The World Health Organization (WHO) estimates that more than 300 million people worldwide suffer from depression. Women and millennials, most notably, tend to be the most affected by depression, so finding natural ways to help fight and treat it is more important than ever.
With nearly 2,000 people taking part in this recent study, researchers were able to find that across the board — no matter the participants’ age, sex, or their current physical levels — they were not only able to improve in their fitness abilities but saw improved depressive symptoms.
“Interestingly, larger improvements were found among adults with depressive symptoms indicative of mild-to-moderate depression compared to adults without such scores, suggesting RET may be particularly effective for those with greater depressive symptoms,” Brett R. Gordon, MSc, the study’s lead author, tells Time.
Gordon and his co-authors also note that the best way to truly gain those benefits is to follow the tips set by the American College of Sports Medicine: completing a strength training workout two non-consecutive days every week.
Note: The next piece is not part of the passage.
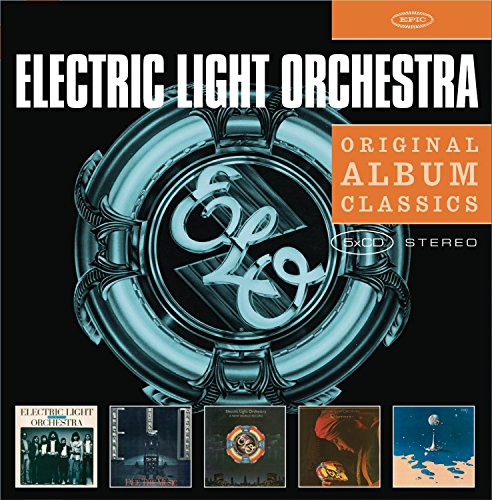 ELECTRIC LIGHT ORCHESTRA - ORIGINAL ALBUM CLASSICS (CD)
With ten different weight training moves, and anywhere from eight to twelve reps of each, you can begin to see the depressive symptoms decreasing.
And here’s why:
1. Strength training increases your endorphins
Because strength training is often a more sped-up workout option, it increases blood flow and releases endorphins into the brain that signal the “happiness hormone.”
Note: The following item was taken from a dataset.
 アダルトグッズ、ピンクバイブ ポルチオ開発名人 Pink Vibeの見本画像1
“There is evidence to suggest that the addition of cognitive-behavioral therapies, specifically exercise, can improve treatment outcomes for many patients,” researchers from the Boston University School of Medicine determined in a 2004 study. “Exercise is a behavioral intervention that has shown great promise in alleviating symptoms of depression.”
And more specifically, they found that non-aerobic exercise — which included strength training and flexibility training, among other routines — was found to be an effective way to help reduce symptoms of depression because it released a high level of endorphins throughout the workout, similar to the “runner’s high” that you might get from a long cardio run.
2. Strength training improves your sleep
Because depression can often manifest in the form of sleep disorders or the inability to fall asleep (and stay asleep), it can be alleviated by targeting and treating some of the more challenging symptoms [insomnia] through alternative methods like strength training.
And a 2005 study from Texas Tech University agrees. According to the researchers, resistance training improves sleep quality by nearly 38 percent. Because your body is naturally “tired out” from heavy lifting, strength training not only helps you fall asleep faster but can also improve the duration and quality of your snooze, thereby fighting one of the most common side effects of depression.
3. Strength training boosts self-esteem
“When you challenge yourself and push yourself, it’s really hard not to feel pride when you’re done, and pride is the opposite of that depressive, powerless feeling,” personal trainer Kelly Coffey tells U.S. News and World Report. “You cannot help but feel proud and empowered and satisfied at the end of a good lift.”
Since strength training helps with weight loss (it builds muscles, which work to burn fat even when you’re at rest), a natural boost in self-esteem and self-confidence go hand-in-hand with seeing results.
Plus, the more you train, the heavier weights you’ll be able to lift, giving you an undeniable “I can do it!” attitude that will translate both during and after your lifting session. And even better, strength training can be easily done at home (you can set up your own weight lifting area with just a few sets of dumbbells). It takes very little investment and comes at a low-cost.
Though strength training does have the ability to help increase happiness and lessen depressive symptoms, it’s important to note that it’s not an all-in-one cure. It’s yet another tool to have in your mental health arsenal. Plus, with the added benefits of sleep improvement and heightened self-esteem, it might just give you a reason to add weight training to your ultimate mental health day to-do list.